(Saved data entries)
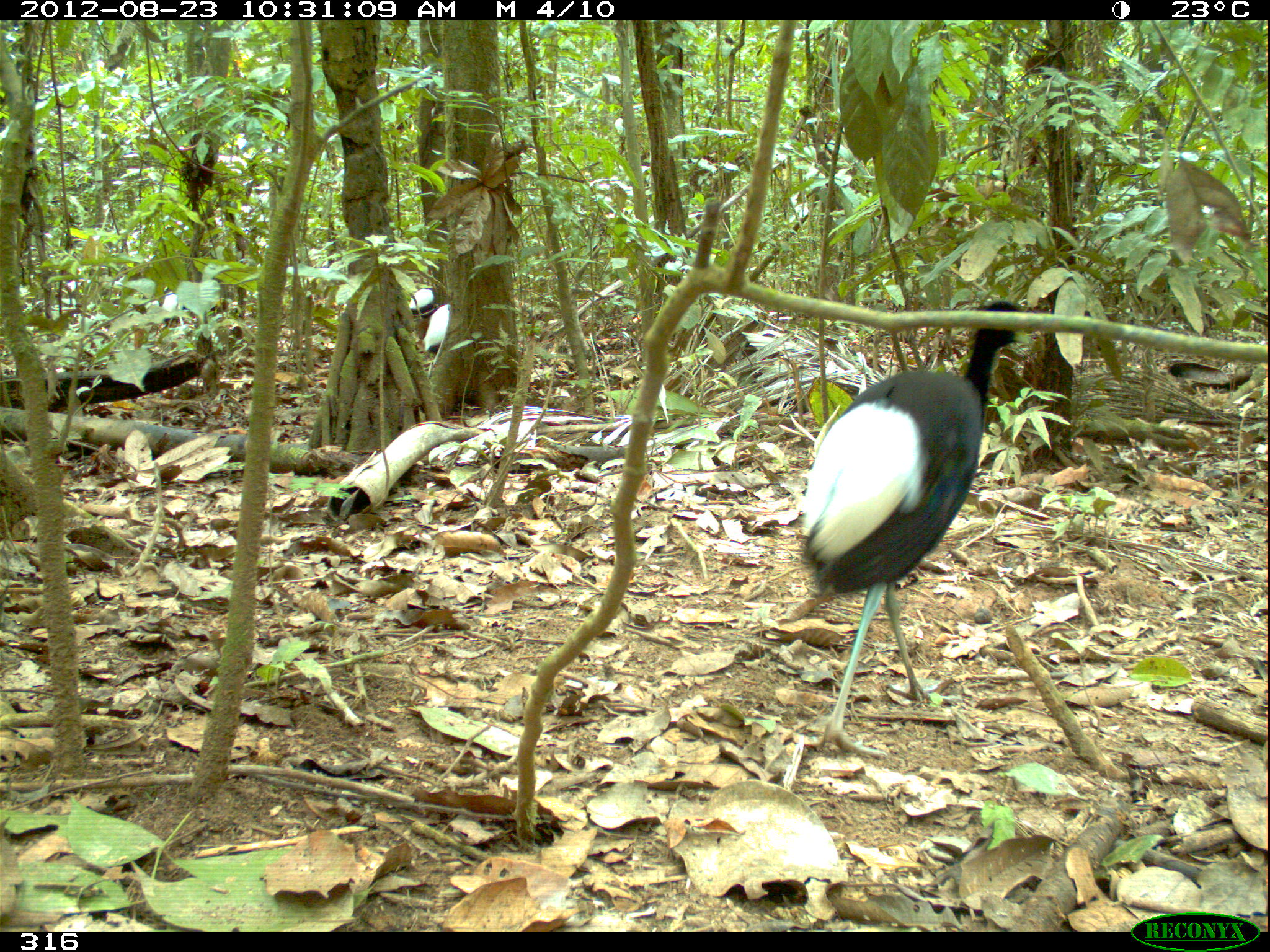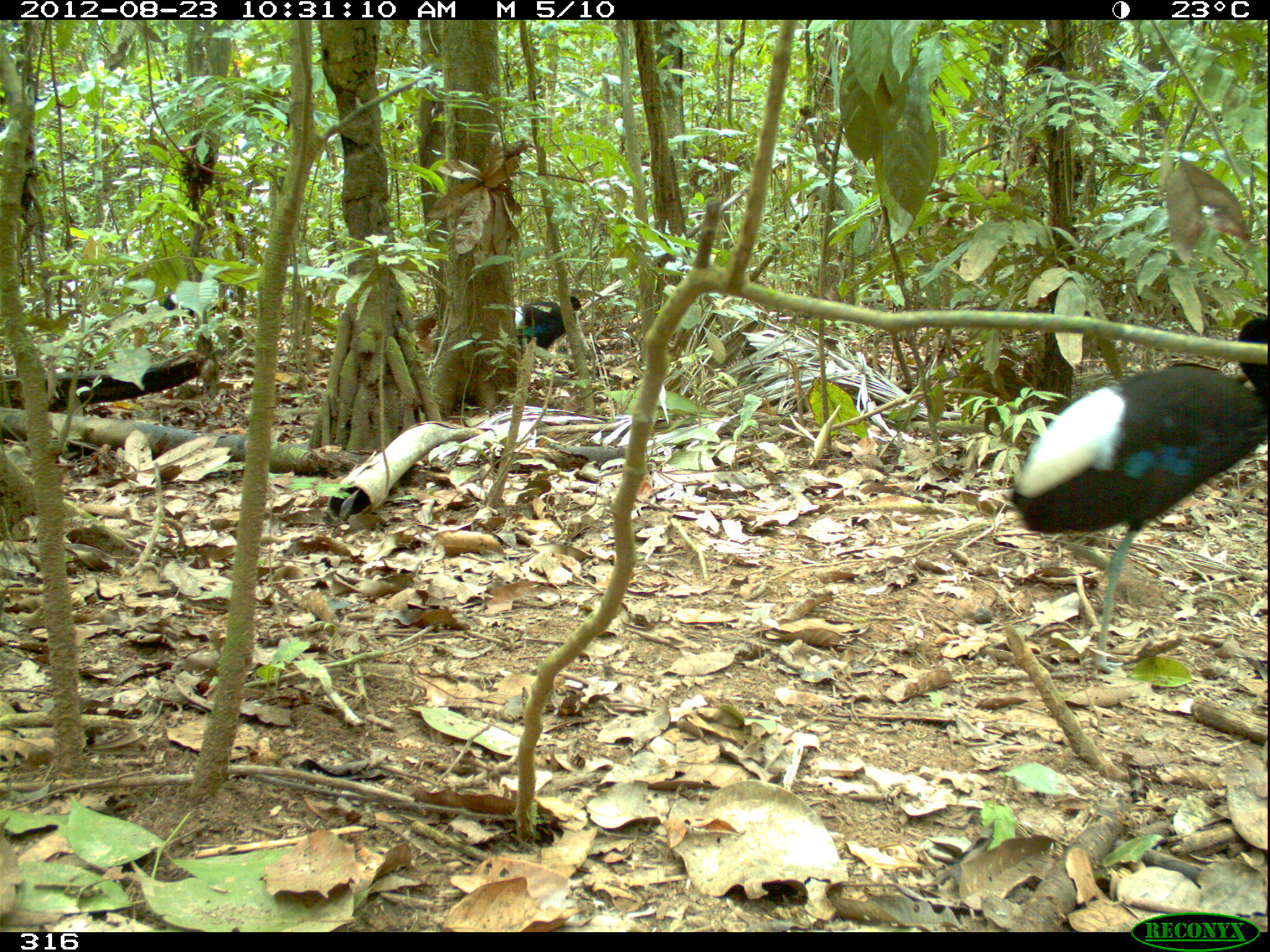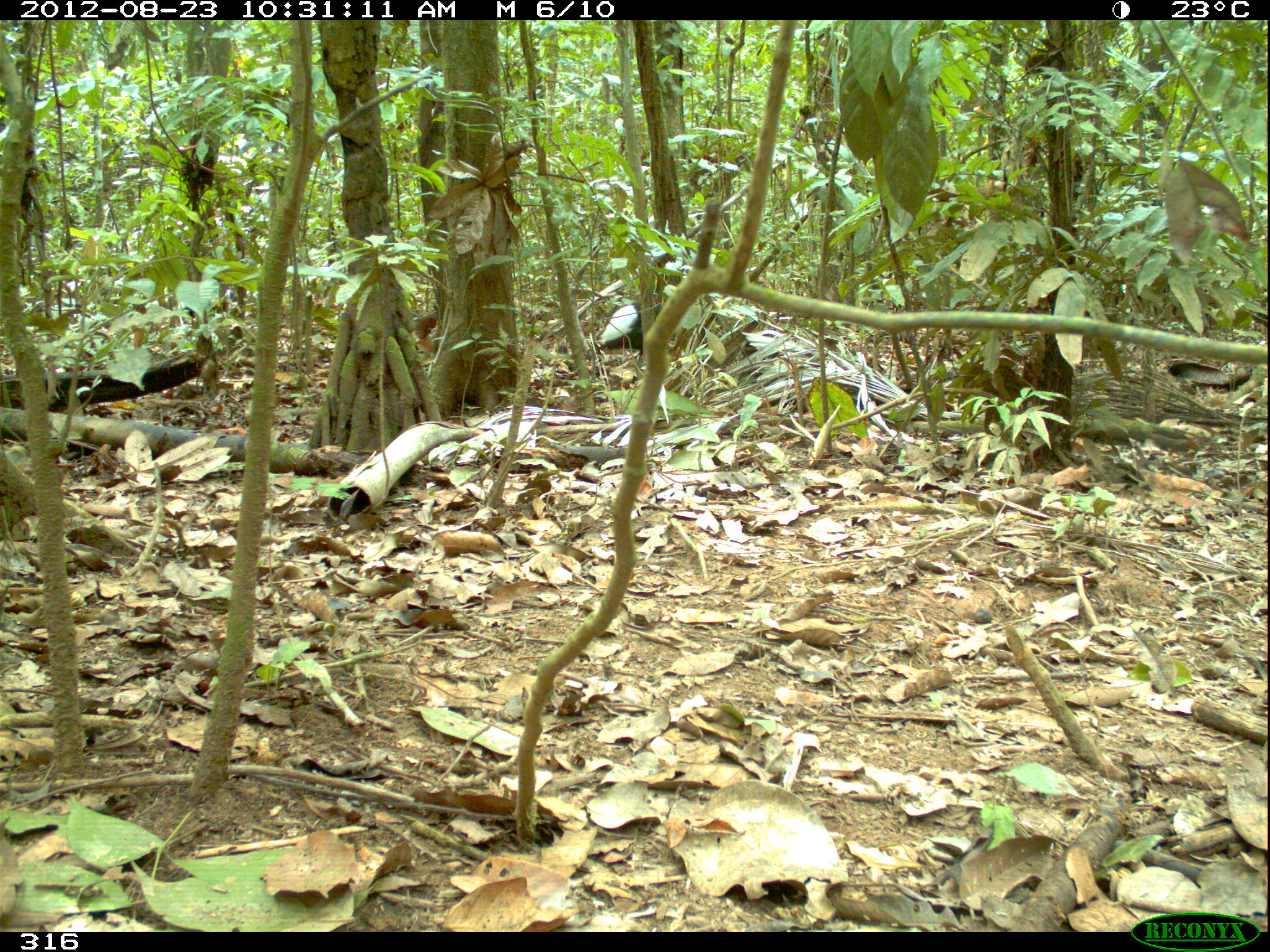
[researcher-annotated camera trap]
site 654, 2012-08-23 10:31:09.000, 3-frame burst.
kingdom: Animalia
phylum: Chordata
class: Aves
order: Gruiformes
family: Psophiidae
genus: Psophia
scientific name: Psophia leucoptera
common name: pale-winged trumpeter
Psophia leucoptera (pale-winged trumpeter).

## Directions for this task
Your task is to repeat the entries above exactly, omitting the pictures.

## Expected answer
[researcher-annotated camera trap]
site 654, 2012-08-23 10:31:09.000, 3-frame burst.
kingdom: Animalia
phylum: Chordata
class: Aves
order: Gruiformes
family: Psophiidae
genus: Psophia
scientific name: Psophia leucoptera
common name: pale-winged trumpeter
Psophia leucoptera (pale-winged trumpeter).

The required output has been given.